[Work instruction] In the passage on the bailout legislation, in what sense does the writer call the current situation a crisis?

[Provided text]
::::::::::

And, finally, as a human being who reveres the human spirit and its perennial indomitability, I refuse to believe that a small cabal of beings solely in service to self will ever be able to take over the minds and souls of mankind.

As our best minds address the hair raising elitist victory represented by the bailout legislation, I encourage their deconstructing just how this criminality managed to succeed by tracing its origins in history in terms of the threefold model of power given in this article. In my own view, the current crisis is a crisis in the Chinese sense of the term, i.e., an opportunity in disguise. Because the crisis is rightly perceived as a conflict between Wall Street and Main Street, as an incongruence between the actions of government and the political will and best interest of its constituents, and more generally as a power grab by authoritarian capitalism that is in full daylight for all to examine, it is an opportunity like no other for educating the populace. It is an opportunity like no other to awaken and educate the people so they are no longer sitting ducks for the three forms of power delineated in this article. Especially the third: history abounds with examples of how the first two forms of power lose their hold, indeed in many cases back off, when confronted with a people who value the quality of life over life on any terms, a people who will go to any lengths to protect their basic rights as human beings.

::::::::::

[Dataset extract]
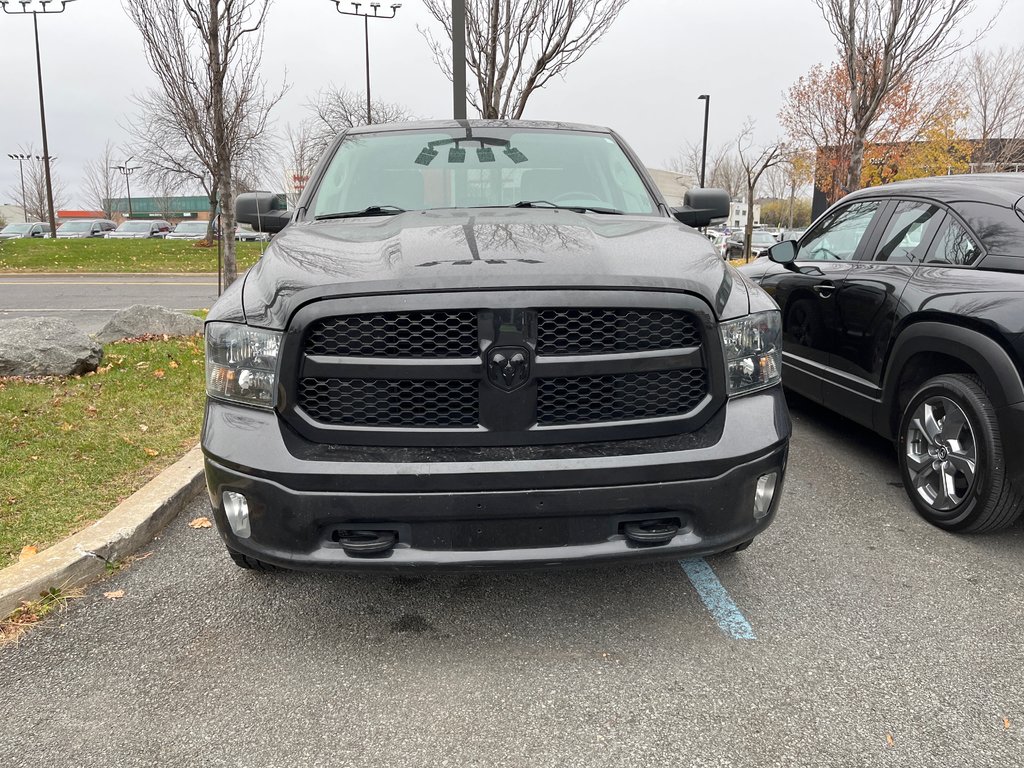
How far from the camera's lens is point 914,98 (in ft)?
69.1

::::::::::

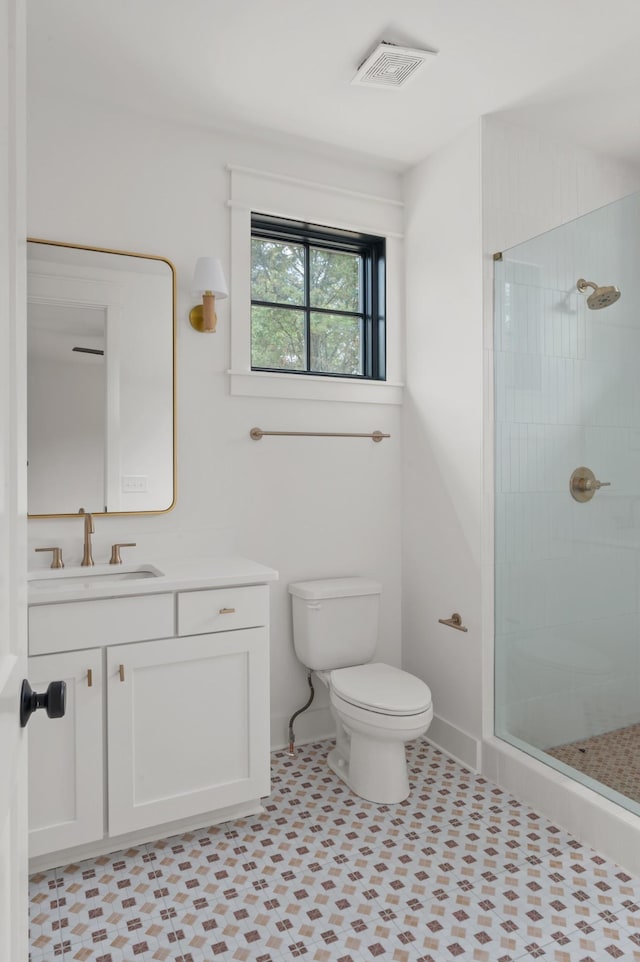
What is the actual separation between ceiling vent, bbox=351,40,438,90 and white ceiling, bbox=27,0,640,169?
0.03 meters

::::::::::

[Solution to this exercise] In the Chinese sense of the term, as an opportunity in disguise.